The Strange Life of Nikola Tesla

[https://www.amazon.com/Strange-Life-Nikola-Tesla-
ebook/dp/B0...](https://www.amazon.com/Strange-Life-Nikola-Tesla-
ebook/dp/B00IJJBD82)

------
CyberFonic
Unfortunately most of my books are in storage at the moment and I can't get
the exact details for you. But I do have a book on Tesla's inventions and
patents. I found that very interesting. The diagrams and descriptions are very
informative. I think the book is: [https://www.amazon.com/Complete-Patents-
Nikola-Tesla/dp/1566...](https://www.amazon.com/Complete-Patents-Nikola-
Tesla/dp/1566192668)

------
freediver
Best is to experience it in person at Nikola Tesla museum in Belgrade, Serbia.
It keeps his remains and many documents and ideas and attracts like-minded
fans from around the world.

------
billconan
[https://nikolateslamuseum.org/en/](https://nikolateslamuseum.org/en/)

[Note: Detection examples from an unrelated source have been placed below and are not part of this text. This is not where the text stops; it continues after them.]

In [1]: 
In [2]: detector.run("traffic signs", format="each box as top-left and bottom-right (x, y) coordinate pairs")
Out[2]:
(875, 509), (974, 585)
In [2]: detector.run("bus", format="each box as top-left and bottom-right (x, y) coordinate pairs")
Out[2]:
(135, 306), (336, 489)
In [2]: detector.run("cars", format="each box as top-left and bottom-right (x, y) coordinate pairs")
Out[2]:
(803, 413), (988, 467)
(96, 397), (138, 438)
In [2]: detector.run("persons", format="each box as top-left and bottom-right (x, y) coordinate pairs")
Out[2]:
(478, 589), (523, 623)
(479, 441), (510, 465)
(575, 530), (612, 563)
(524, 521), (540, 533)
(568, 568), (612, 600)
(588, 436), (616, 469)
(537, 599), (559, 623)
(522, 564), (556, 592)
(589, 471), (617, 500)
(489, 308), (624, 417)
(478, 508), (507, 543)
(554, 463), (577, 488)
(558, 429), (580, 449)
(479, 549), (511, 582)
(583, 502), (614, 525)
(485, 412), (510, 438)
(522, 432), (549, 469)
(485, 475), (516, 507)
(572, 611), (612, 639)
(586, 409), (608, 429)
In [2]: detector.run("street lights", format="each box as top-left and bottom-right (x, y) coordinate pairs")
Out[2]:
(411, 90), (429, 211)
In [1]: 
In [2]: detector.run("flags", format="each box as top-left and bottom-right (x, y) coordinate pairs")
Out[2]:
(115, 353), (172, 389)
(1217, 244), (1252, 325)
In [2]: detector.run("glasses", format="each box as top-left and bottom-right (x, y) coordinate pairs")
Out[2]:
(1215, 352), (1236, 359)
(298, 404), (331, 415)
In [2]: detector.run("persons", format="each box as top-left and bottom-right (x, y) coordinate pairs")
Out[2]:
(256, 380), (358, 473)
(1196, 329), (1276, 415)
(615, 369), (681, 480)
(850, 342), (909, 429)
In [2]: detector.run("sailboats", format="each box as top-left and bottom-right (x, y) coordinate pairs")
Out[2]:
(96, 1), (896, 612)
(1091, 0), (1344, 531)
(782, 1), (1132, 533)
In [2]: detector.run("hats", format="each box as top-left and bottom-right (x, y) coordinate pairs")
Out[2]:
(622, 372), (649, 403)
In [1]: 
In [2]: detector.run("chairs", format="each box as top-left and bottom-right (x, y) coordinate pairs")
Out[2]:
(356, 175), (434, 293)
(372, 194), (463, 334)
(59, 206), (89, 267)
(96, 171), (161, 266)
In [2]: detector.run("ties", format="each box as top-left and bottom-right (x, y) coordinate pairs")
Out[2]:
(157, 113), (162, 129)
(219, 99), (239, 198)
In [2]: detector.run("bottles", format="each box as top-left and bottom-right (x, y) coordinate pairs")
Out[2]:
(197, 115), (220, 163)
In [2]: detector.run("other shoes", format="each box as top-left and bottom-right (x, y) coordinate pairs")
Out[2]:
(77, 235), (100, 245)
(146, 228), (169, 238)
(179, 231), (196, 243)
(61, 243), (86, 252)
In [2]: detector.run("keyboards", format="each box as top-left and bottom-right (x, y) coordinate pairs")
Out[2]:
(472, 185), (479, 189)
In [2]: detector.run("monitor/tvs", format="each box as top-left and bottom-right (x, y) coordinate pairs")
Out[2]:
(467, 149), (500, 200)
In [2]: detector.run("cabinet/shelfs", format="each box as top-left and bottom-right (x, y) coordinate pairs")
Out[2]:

[https://theoatmeal.com/comics/tesla](https://theoatmeal.com/comics/tesla)

------
chupa-chups
[https://en.wikipedia.org/wiki/Nikola_Tesla](https://en.wikipedia.org/wiki/Nikola_Tesla)
is not too bad to start with :)

------
milhouse1337
I might suggest this documentary. It focuses on the Wardenclyffe tower, crazy
stuff if you never saw it.
[https://en.wikipedia.org/wiki/Tower_to_the_People](https://en.wikipedia.org/wiki/Tower_to_the_People)

There is a trailer available here.
[https://vimeo.com/ondemand/nikolatesla](https://vimeo.com/ondemand/nikolatesla)

------
DaSilentStorm
Check out this Ted Talk for some nice facts and awesome storytelling:
[https://www.youtube.com/watch?v=V-WkUKP1l3c](https://www.youtube.com/watch?v=V-WkUKP1l3c)

------
hhs
I viewed the PBS documentary of Nikola Tesla a few days ago. It had useful
information and I enjoyed it:
[https://www.pbs.org/wgbh/americanexperience/films/tesla/](https://www.pbs.org/wgbh/americanexperience/films/tesla/).

------
reagank
I’ll put in a vote for Wizard: the life and times of Nikola Tesla. I knew very
little other than “Tesla == weird genius”, and the book gave me a much deeper
view of his work, from trying to run power through the ground to building
drone boats.

------
chunkles
I've read a few biographies and other books about Tesla. I recommend Tesla:
Man Out of Time by Margaret Cheney

------
kleer001
What kind of research did you do on your own?